Landkonditorei

Landkonditorei 1.

Prompt steigt aus dem weißen Lehmstaub der ebenerdigen Häuschengasse das Lied von der Elate Yerond (Städtchen 2), die Kinder quäken es entweder gedankenlos nach oder hören es nicht, sie schießen den Staubballen wie einen Fußball, geben Fersengeld über die Höcker der Gasse, haben ganz weiße Mehlschuhe, treten einander Lehmflecken in die Hinterbacken und hauchen das Schaufenster der Landkonditorei mit Staubmaul noch schmutziger. Im Schaufenster steht eine mit Blümchenpapier benagelte Stufenkonsole. Das restliche Schaufenster ist mit anderem Blümchenpapier ausgeschlagen. Das Blümchenpapier ist eingerissen, vergilbt und verstaubt. Im August dürfen Wespen hinein. Auf den Stufen der Konsole stehen Papptellerchen mit ergrauten Schokodesserts, Marzipanwürstchen und angebissenen Schokoröllchen, von denen die Schokoschicht abblättert. Die Kinder sagen »Mmm!«, weil Schokoröllchen im Mund zerkrachen. Die Landkonditorei hat zu seltsamen Zeiten offen. Im stechenden Sonnenschein ist sie ganz ebenerdiges Häuschen, Staub und Sonnenschein.

Landkonditorei 2.

Die Kinder lieben das grüngestrichene Holzhäuschen, das nach dem staubigen Gestühl alter Kirchen riecht; von dem der grüne Anstrich heruntergilbt, -bläut und -blättert; und das im drückenden Sonnenschein modrig schattet. Hier nutschen sie die viel Zu süßen Halmgetränke, pampeln die viel zu dicklichen Eiscremes. Haben nachher doppelten Durst und sind mit der Welt unzufrieden. Die Enttäuschung der TürkischHonig-Bonbons wartet auf jeden; sie kommt nur einmal im Leben; dann spuckt man die ranzige Hülle um den hartvertrockneten Staubzucker zum Teufel. Die alte Gusti, struppiges Weißhaar auf Skalp und Kinn, bemüht sich rührend, zu rechnen.
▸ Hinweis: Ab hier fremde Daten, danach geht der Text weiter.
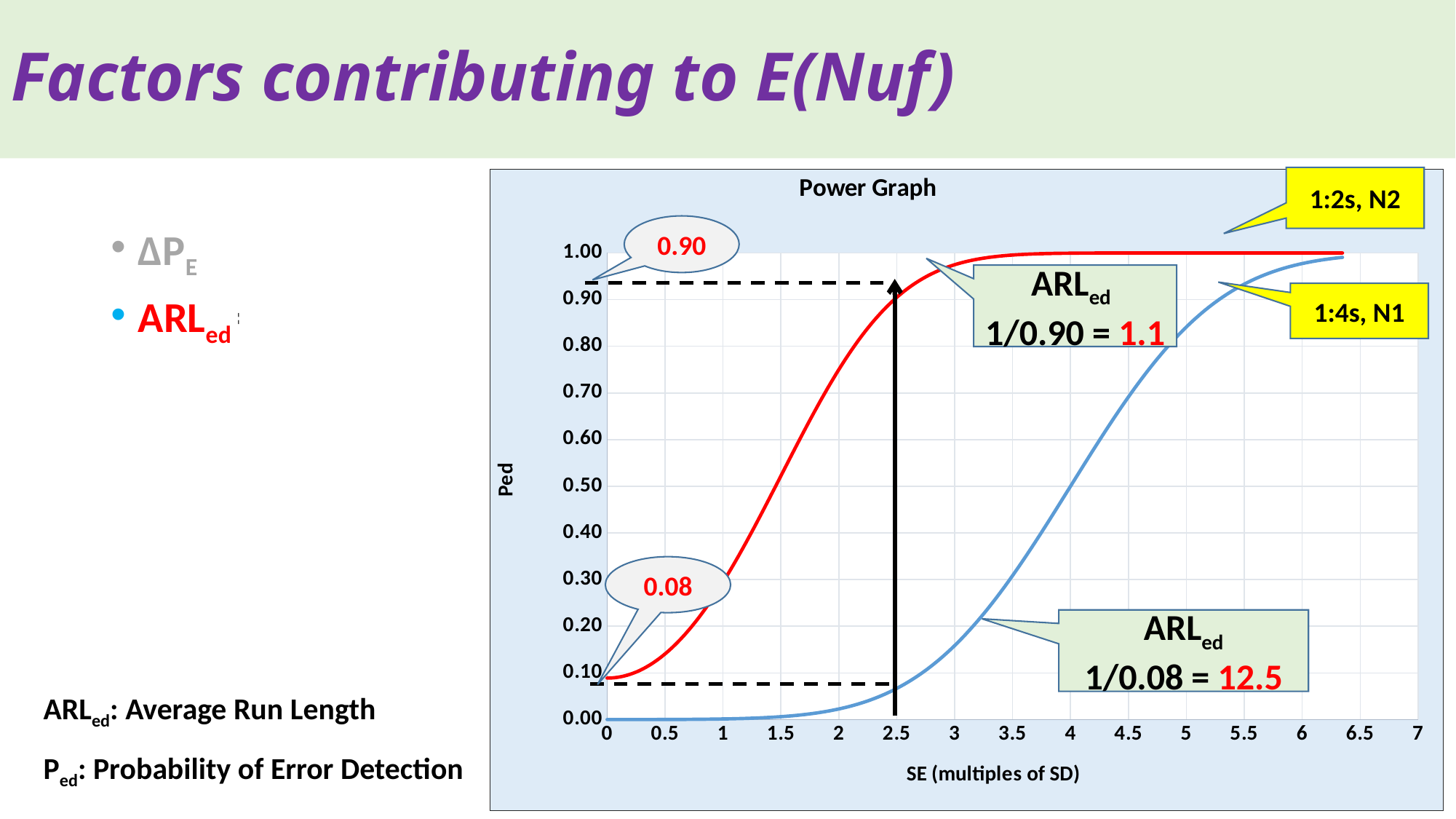
What kind of chart is the Power Graph? line chart Is the Ped value of the 1:4s, N1 curve at SE = 3.5 greater or less than 0.50? less Is the Ped value of the 1:2s, N2 curve at SE = 2 greater or less than 0.50? greater At SE = 2.5, which curve has the higher Ped, 1:2s, N2 or 1:4s, N1? 1:2s, N2 According to the callout, what is the Ped value of the 1:4s, N1 curve at SE = 2.5? 0.08 According to the callout, what is the Ped value of the 1:2s, N2 curve at SE = 2.5? 0.90 What ARLed value is shown for the 1:4s, N1 curve (1/0.08)? 12.5 Do the Ped values of the curves rise or fall as SE increases? rise What ARLed value is shown for the 1:2s, N2 curve (1/0.90)? 1.1 What is the title of the chart? Power Graph How many curves are plotted on the Power Graph? 2 What is the label of the x axis of the Power Graph? SE (multiples of SD)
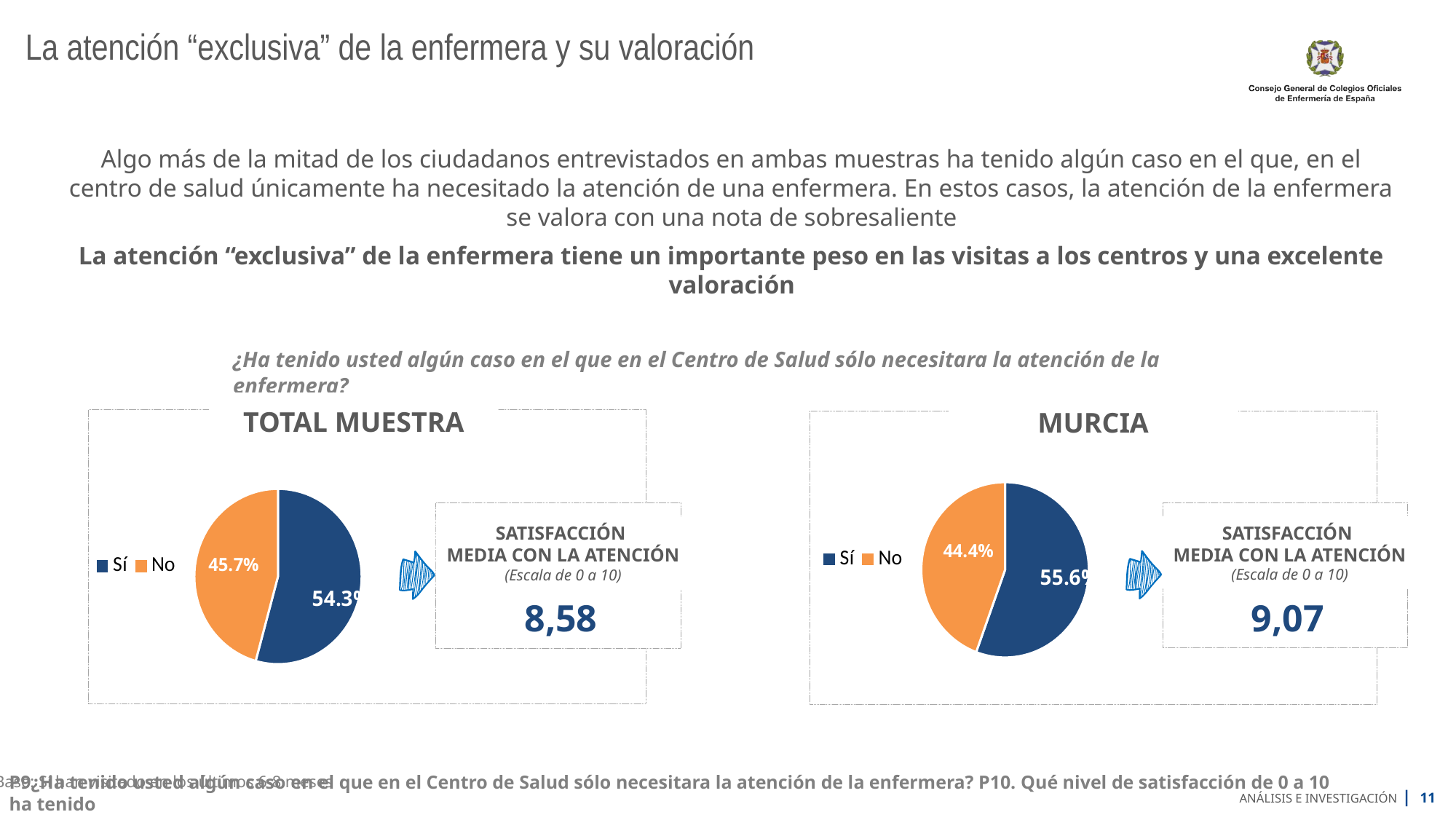
Is the Sí share larger in the TOTAL MUESTRA chart or in the MURCIA chart? MURCIA In the TOTAL MUESTRA pie chart, what percentage answered No? 45.7% In the TOTAL MUESTRA pie chart, what colour is the Sí slice? Dark blue In the MURCIA pie chart, what is the difference between the Sí and No percentages? 11.2% In the TOTAL MUESTRA pie chart, which slice is the largest? Sí In the TOTAL MUESTRA pie chart, what is the difference between the Sí and No percentages? 8.6% In the TOTAL MUESTRA pie chart, what percentage answered Sí? 54.3% In the MURCIA pie chart, what percentage answered Sí? 55.6% How many categories does the legend of the MURCIA pie chart list? 2 What type of chart is used for TOTAL MUESTRA? Pie chart In the MURCIA pie chart, what percentage answered No? 44.4% In the MURCIA pie chart, which slice is the smallest? No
Wenn sie orakelt 1.20 und —.90 sind 1.10, sind die Kinder weltversöhnt.

Landkonditorei 3.

(»... Insofern war diese Zeit spannender ...«) Der Bub, der die heute verschrottete Kleinstraßenbahn in dem Städtchen verschmähte, obwohl sie an einem Getreidespeicher, dem Flußbrückchen mit Gelbgrüngetreide und einigen indifferenten Bäuerinnen vorbeiführte, fand sich, öfter als er dachte, in der Konditorei am Vorstadt-Ende, wo er im Halbschatten, merkwürdigerweise ohne Assistenz anderer Kinder, den Buntkugelautomaten bediente. Er freute sich, einmal die goldene oder doch die silberne Kugel auszulösen. Damals waren diese Kugeln noch nicht kaubar, sondern einzutauschen gegen ungewisse Näschereien. Insofern war diese Zeit spannender. Wenn man die goldene Kugel entlockte, wußte man: jetzt bekäme man von der dicken behaarten Konditorin eine Gelee-Eisenbahn mit abhörbaren Abteilen; oder sonst etwas; und das — in Verbindung mit dem grünsandigen Straßenstaub — genügte.